More commonly know as the (Tasmanian) Swamp Gum, it is the tallest hardwood tree in the world and also the world’s tallest flowering plant. Only the Californian redwoods reach loftier heights.
I had to take three shots to capture all of the tree and have done my best to stitch the images together. I know it doesn’t look all that great, but I hope it gives you an idea of the enormity of the tree.
This one is approx. 79 metres tall (259 feet) and still growing. The tallest recorded was 98 metres (321.5 feet) and by comparison, the tallest redwood was recorded at 111 metres (364 feet).*
It took us a little more than two hours to enjoy the falls and the Tall Trees walk and when we arrived back at the Information Centre, it was already 2:00 pm.
We enjoyed a toasted sandwich and then made the decision to drive up to Lake Dobson. We’d been speaking to a local who told us the road was open and there was around a foot of snow on the ground. The prospect was exciting.
When we reached Lake Dobson, it was only 2° C (35.6° F) and just as we hopped out of the car, the wind picked up and the rain came down.
It would have been nice to go for a walk, however the rain really was quite the dampener, literally, and all in all, it was so cold we were not able to be outside the car for very long at all.
The snow however was not the primary reason for the drive up the mountain. I wanted to see the Fagus, Nothofagus gunnii, a deciduous shrub native to the highlands of Tasmania, where it is the only winter-deciduous plant, and found nowhere else in the world. (You can read more about the Fagus here.)
Thanx to my blogging friend Dayna, I had a desire to see this little plant for myself and the park ranger was kind enough to point out where we might be able to do just that.
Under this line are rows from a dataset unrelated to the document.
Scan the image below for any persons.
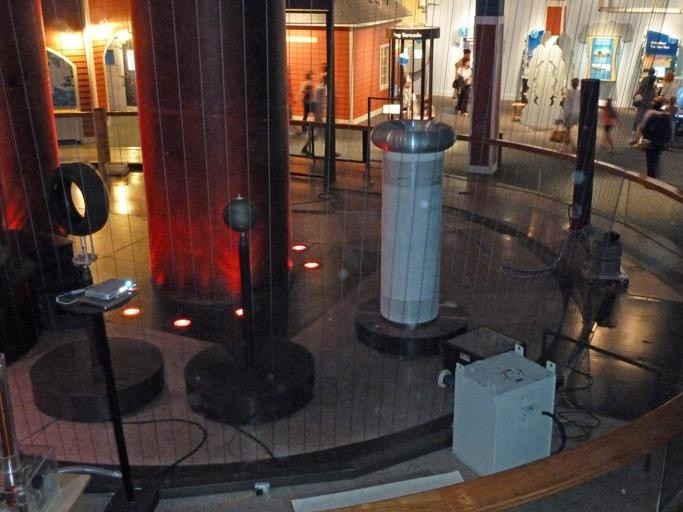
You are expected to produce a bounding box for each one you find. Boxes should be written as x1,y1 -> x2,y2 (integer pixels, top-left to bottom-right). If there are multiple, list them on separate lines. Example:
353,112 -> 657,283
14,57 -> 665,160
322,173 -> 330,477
301,61 -> 341,157
452,49 -> 473,116
402,76 -> 417,111
563,78 -> 581,131
628,68 -> 678,178
598,99 -> 623,153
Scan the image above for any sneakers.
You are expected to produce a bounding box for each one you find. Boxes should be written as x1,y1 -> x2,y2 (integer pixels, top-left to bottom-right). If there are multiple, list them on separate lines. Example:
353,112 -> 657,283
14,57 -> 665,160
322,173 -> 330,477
302,150 -> 315,155
336,152 -> 341,156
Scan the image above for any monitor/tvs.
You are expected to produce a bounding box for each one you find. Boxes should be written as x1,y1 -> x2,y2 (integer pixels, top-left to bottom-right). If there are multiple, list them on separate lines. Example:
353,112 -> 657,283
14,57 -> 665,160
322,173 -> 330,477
652,66 -> 666,83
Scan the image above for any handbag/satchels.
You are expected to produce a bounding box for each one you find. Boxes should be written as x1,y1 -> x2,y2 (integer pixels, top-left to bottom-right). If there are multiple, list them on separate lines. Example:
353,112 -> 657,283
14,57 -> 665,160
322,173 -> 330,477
633,137 -> 650,151
452,79 -> 466,89
632,94 -> 642,106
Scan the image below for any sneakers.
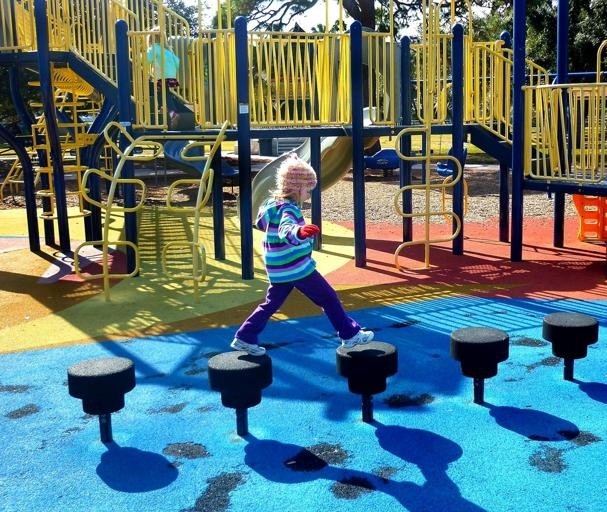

She warned us though that perhaps it was too late following gale force winds a few days earlier and that perhaps the leaves may have “blown away”.
The Turning of the Fagus is an exciting time in the Tasmanian highlands, and I know we were too late to enjoy that visual spectacular. All I wanted to do was see what this little shrub looked like for myself and I was delighted that it was easy enough to find standing out against the green backdrop of the other trees and shrubs near Lake Fenton (a little more than half way up the mountain to Lake Dobson).
After seeing this little beauty, we headed down the mountain and back to New Norfolk.
By then, it was after 4:30 pm and both of us were feeling tired following our mad dash up the mountain. It may have been a mad dash, but it wasn’t reckless and it wasn’t without reward. Not only did we get to enjoy the falls and the tall trees, we were in the thick of the first snow of 2015 and I got to see the Fagus.
The park certainly didn’t disappoint, I only wish we’d have had more time to enjoy other areas of it.
Personally I’m very glad we went headed straight up to Mt Field National Park on Monday. For the last to nights there has been considerably more snow fall due to another cold front and now the roads are closed.
We are not going to get to Strahan on the west coast and will now be driving up the middle of the island and heading towards Mole Creek and Cradle Mountain.
Mt Field National Park
Footnote: According to signage in the Mt Field National Park.